What was more disconcerting to McLellan was a perceived trip of Scott Hannan at center ice by Joel Ward, who eventually charged into the blue paint and smacked in the rebound of a Mike Green backhand in overtime, sending the Sharks to their fifth loss in the last six games (1-3-2).
The result was disappointing in that the Sharks played hard enough to win, despite remaining without their two top defensive defensemen in Marc-Edouard Vlasic and Justin Braun.
“They didn’t think it was a penalty. It’s fair to say that we obviously disagree with them, but they didn’t feel it was a penalty and they didn’t call it,” McLellan said.
“It’s really disappointing that we didn’t get the win after that effort.”
All of the Sharks’ high profile players were noticeably better than the first two games of the homestand, regulation losses to Carolina and Calgary.
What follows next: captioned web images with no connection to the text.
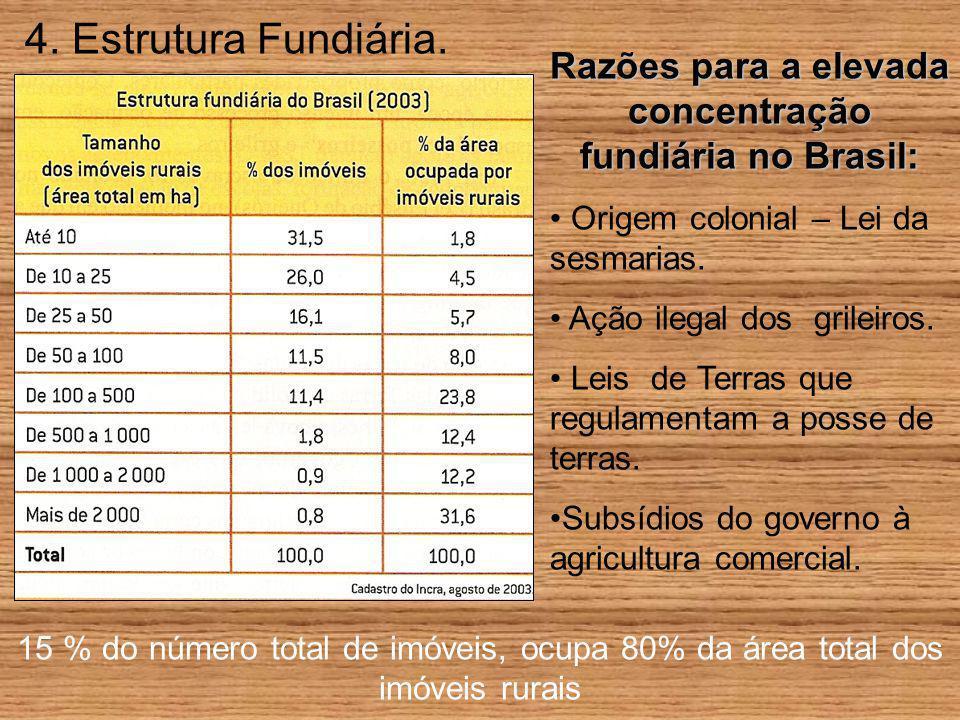 Razões para a elevada concentração fundiária no Brasil: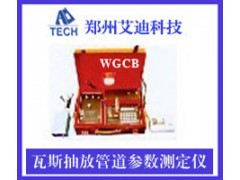 WGCB瓦?#38057;?#25918;管道参数测定仪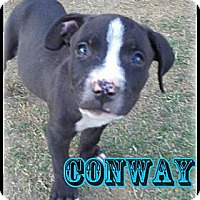 Adopt A Pet :: Conway - Bakersfield, CA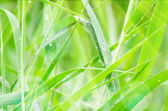 Green Grass Background with Rain Drops and Sun Light. — Stock Photo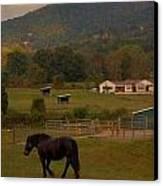 Horseback Riding In Gatlinburg Canvas Print by Dan Sproul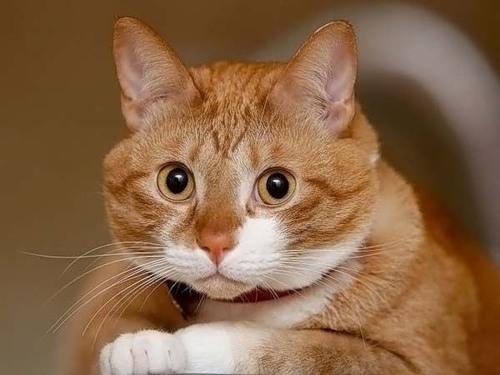 Фото прикольных кошек котов и котят
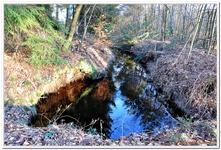 La Forêt du gros Chêne à Haguenau-0016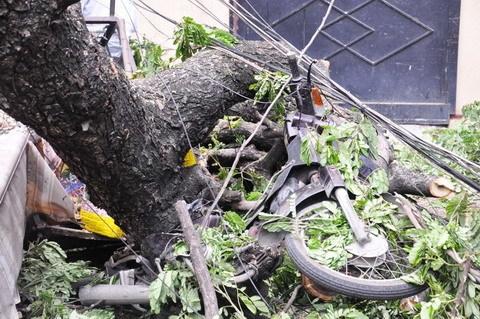 cây đổ, quán cơm, tiệm tạp hóa, thoát chết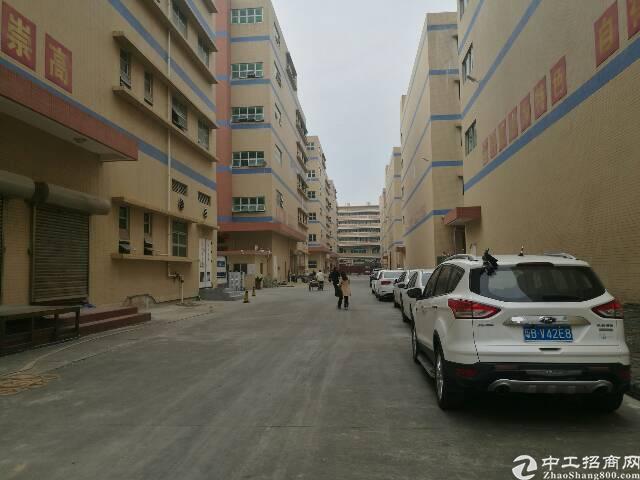 沙井镇地铁口11000平米原房东独院出租-图3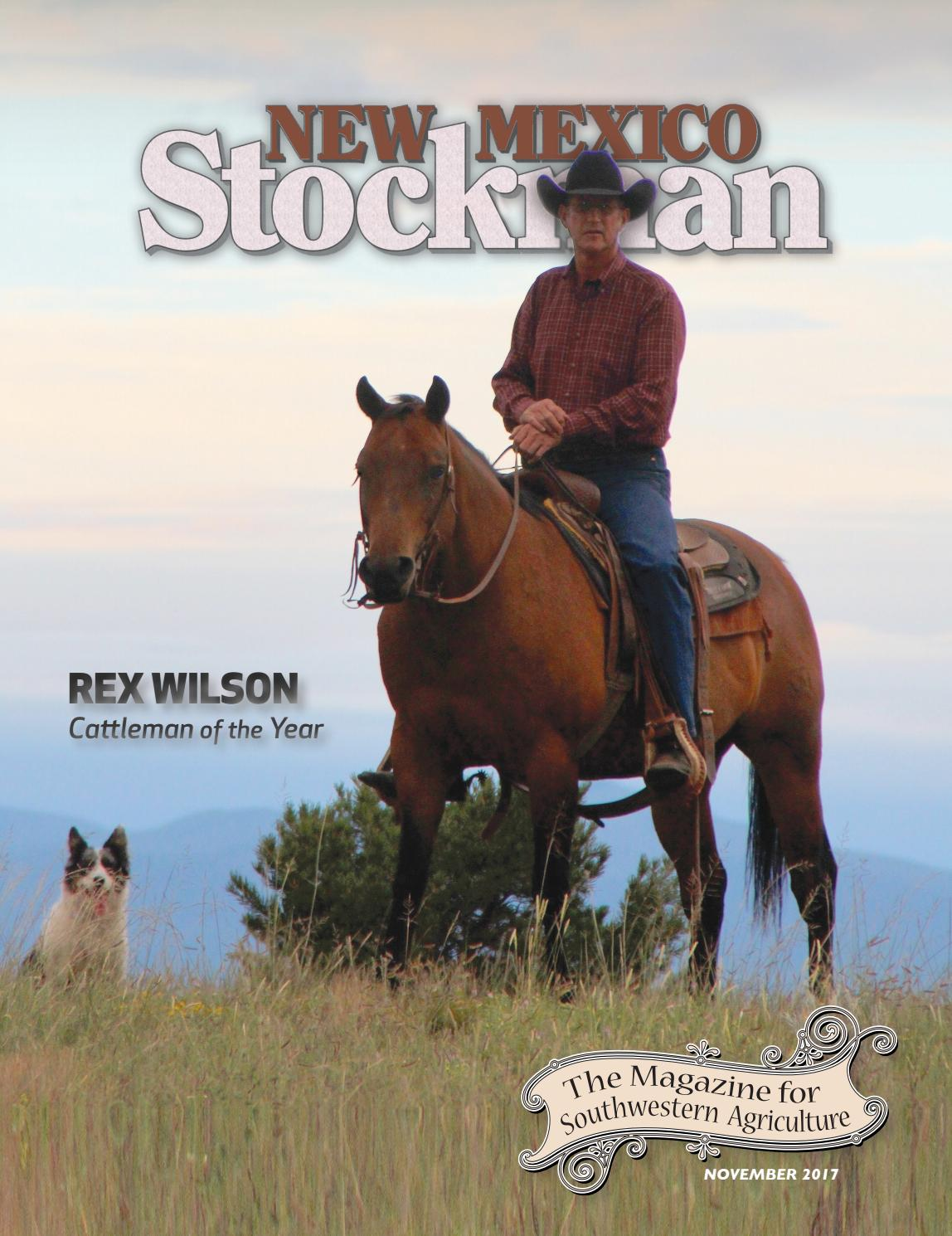 3b092b452 NMS November 2017 by Livestock Publishers - issuu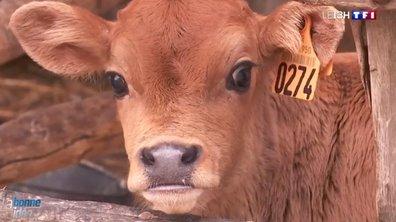 Les habitants des Pays de la Loire sauvent une ferme
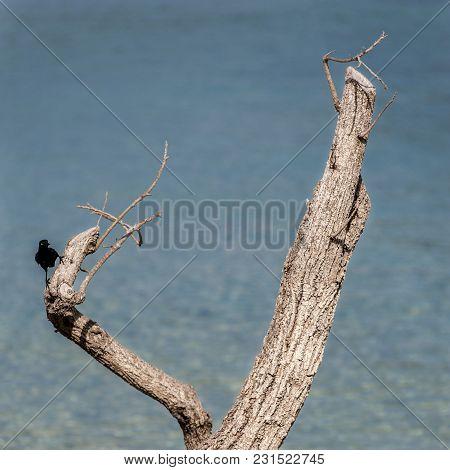 A Carib Grackle (quiscalus Lugubris Lugubris) On A Wood In Martinique Beach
Joe Thornton, Logan Couture, Brent Burns and Patrick Marleau all had two-point nights, while Joe Pavelski set up Thornton for a late third period goal that gave the Sharks an important point in the standings.
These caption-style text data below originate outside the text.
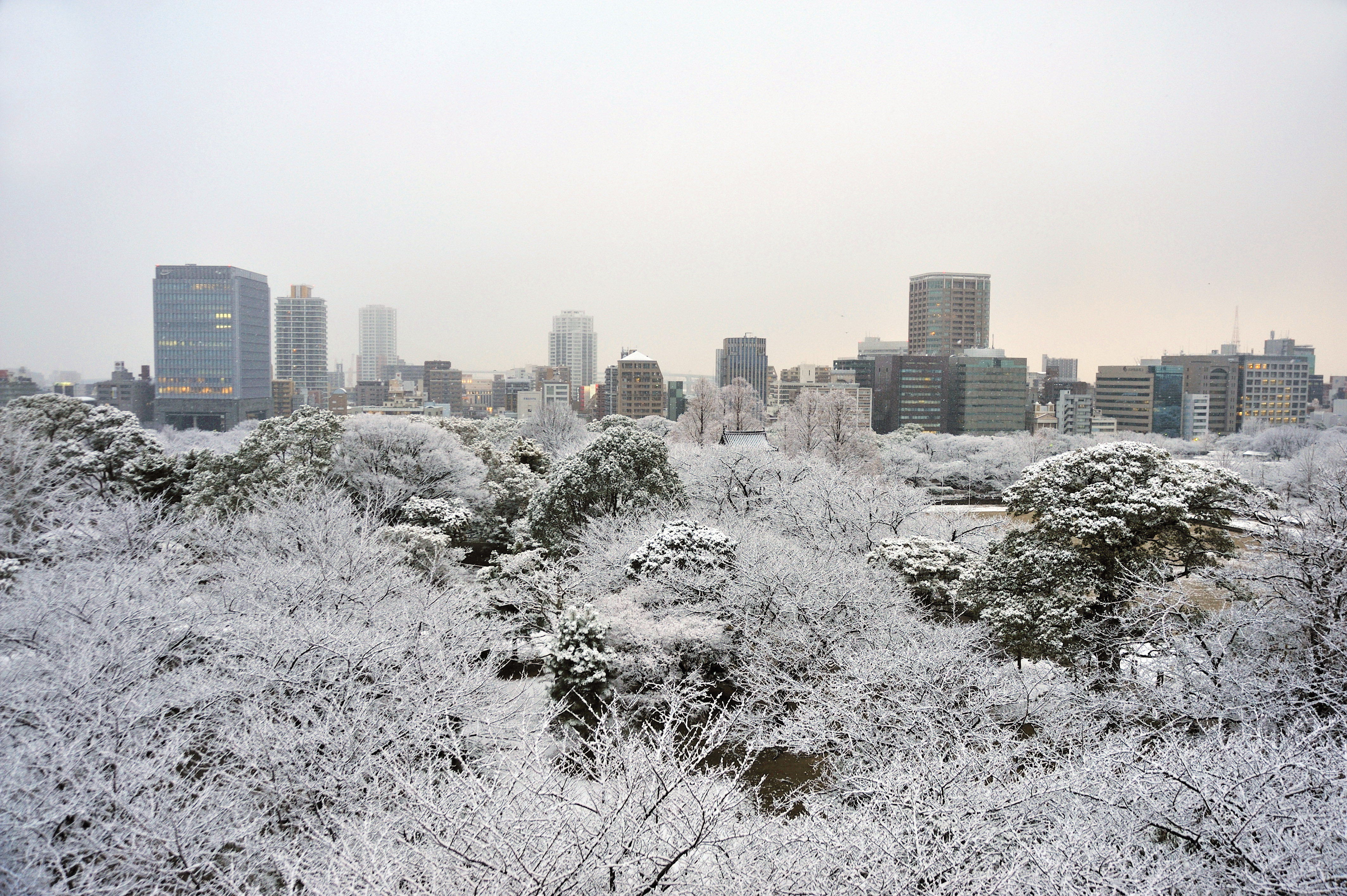 舞鶴公園(2009)の画像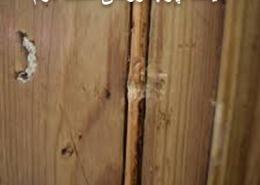 قیمت چوب روسی دست دوم
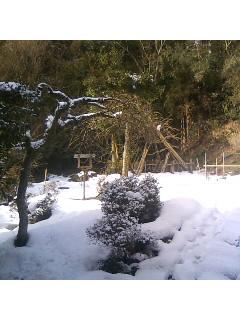 激寒!能登は大雪…。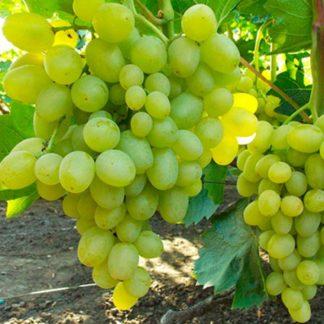 виноград супер экстра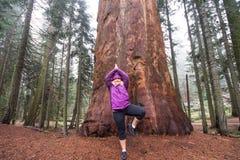 成年女性20s做在一棵巨型美国加州红杉树前面的瑜伽斡旋姿势 库存图片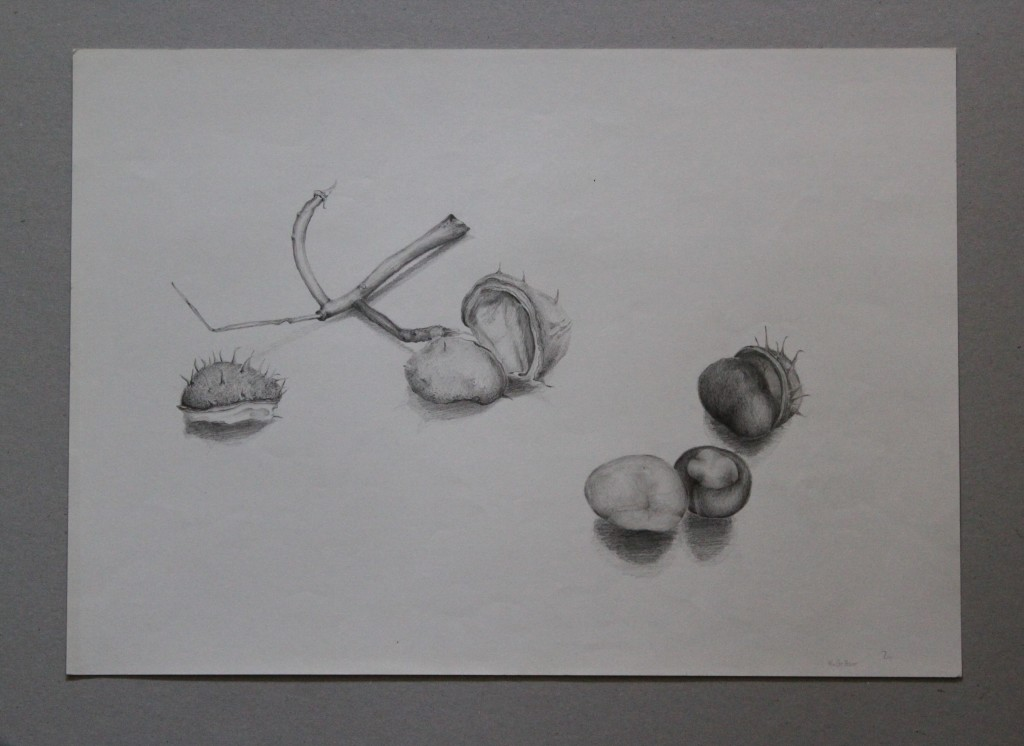 Kastanien, Bleistift auf Papier, Anfang 80-er Jahre, 42 x 29,7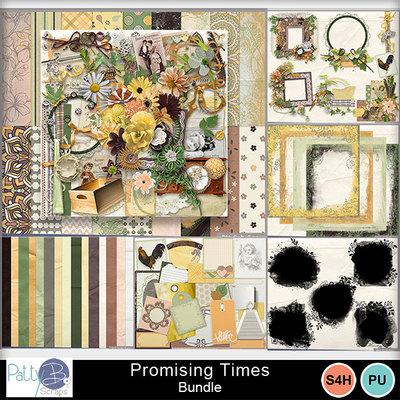 Pbs_promising_times__bundle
The game was a physical affair, too, as the clubs combined for 77 hits, 45 from San Jose.
Couture, though, wasn’t impressed with the team’s physicality when it came to defending in front of its own net.
“Soft around our net again,” said Couture, who scored his 20th goal in the second period. “It seems like every game the other team is scoring some pretty easy goals. We’re not making it tough. It’s on the defense, it’s on the forward playing low to be harder around our net.”
“Physical is a lot different than just finishing your checks.”
Washington’s first and final goals stand out in that regard. Jay Beagle was allowed to breeze towards the crease between Tomas Hertl and Chris Tierney in opening the scoring, while Ward got position on Burns for the game-winner.
“When we get to that situation, we’re not just talking about defensemen. We’re talking about the low forward as well,” McLellan said, agreeing with Couture.
“The first goal was a prime example of it. The winning goal was another example. So, there’s two there tonight where we have to clean up, but we’re going to continue to work on it and try to get better there.”
The most encouraging aspect of the game was that the Sharks did up their battle-level after two lackluster efforts. That’s become common among the better teams in the league, and the Capitals are almost certainly playoff-bound, but it doesn’t happen often enough against the lesser clubs.
The Sharks face 27th-ranked Arizona on Friday in Glendale.
“What’s important now is that we don’t slip back,” McLellan said. “The wins will eventually come if we get that.”
Pavelski said: “I think guys have understood now. It’s crunch time.”